To fit the bias model, we need to identify single-isoform genes.
We used the following chunk of code (here not evaluated) to generate a
*GRangesList* of exons per single-isoform gene.
```{r, eval=FALSE}
library(ensembldb)
gtf.file <- "Homo_sapiens.GRCh38.84.gtf"
txdb <- EnsDb(gtf.file) # already an EnsDb
txdf <- transcripts(txdb, return.type="DataFrame")
tab <- table(txdf$gene_id)
one.iso.genes <- names(tab)[tab == 1]
# pre-selected genes based on medium to high counts
# calculated using Rsubread::featureCounts
selected.genes <- scan("selected.genes.txt", what="char")
one.iso.txs <- txdf$tx_id[txdf$gene_id %in%
intersect(one.iso.genes, selected.genes)]
ebt0 <- exonsBy(txdb, by="tx")
ebt.fit <- ebt0[one.iso.txs]
```
Here we pick a subset of single-isoform genes based on the
number of exons, and the length.

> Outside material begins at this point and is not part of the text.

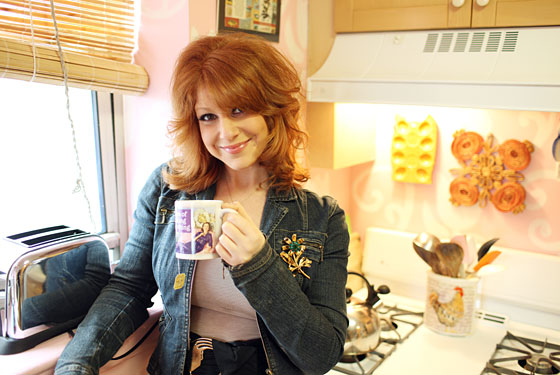 Julie Klausner has a cup of tea at home.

We show in comments the recommended
parameters to use in selecting this subset of genes,
although here we use different parameters to ensure the building of
the vignette takes only a short period of time and does not use much memory.
```{r message=FALSE}
library(GenomicRanges)
```
```{r}
library(alpine)
data(preprocessedData)
# filter small genes and long genes
min.bp <- 600
max.bp <- 7000
gene.lengths <- sum(width(ebt.fit))
summary(gene.lengths)
ebt.fit <- ebt.fit[gene.lengths > min.bp & gene.lengths < max.bp]
length(ebt.fit)
set.seed(1)
# better to use ~100 genes
ebt.fit <- ebt.fit[sample(length(ebt.fit),10)]
```
## Defining a set of fragment types
Robust fitting of these bias parameters is best with ~100 medium to
high count genes, e.g. mean count across samples between 200 and
10,000. These counts can be identified by *featureCounts* from the
*Rsubread* Bioconductor package, for example.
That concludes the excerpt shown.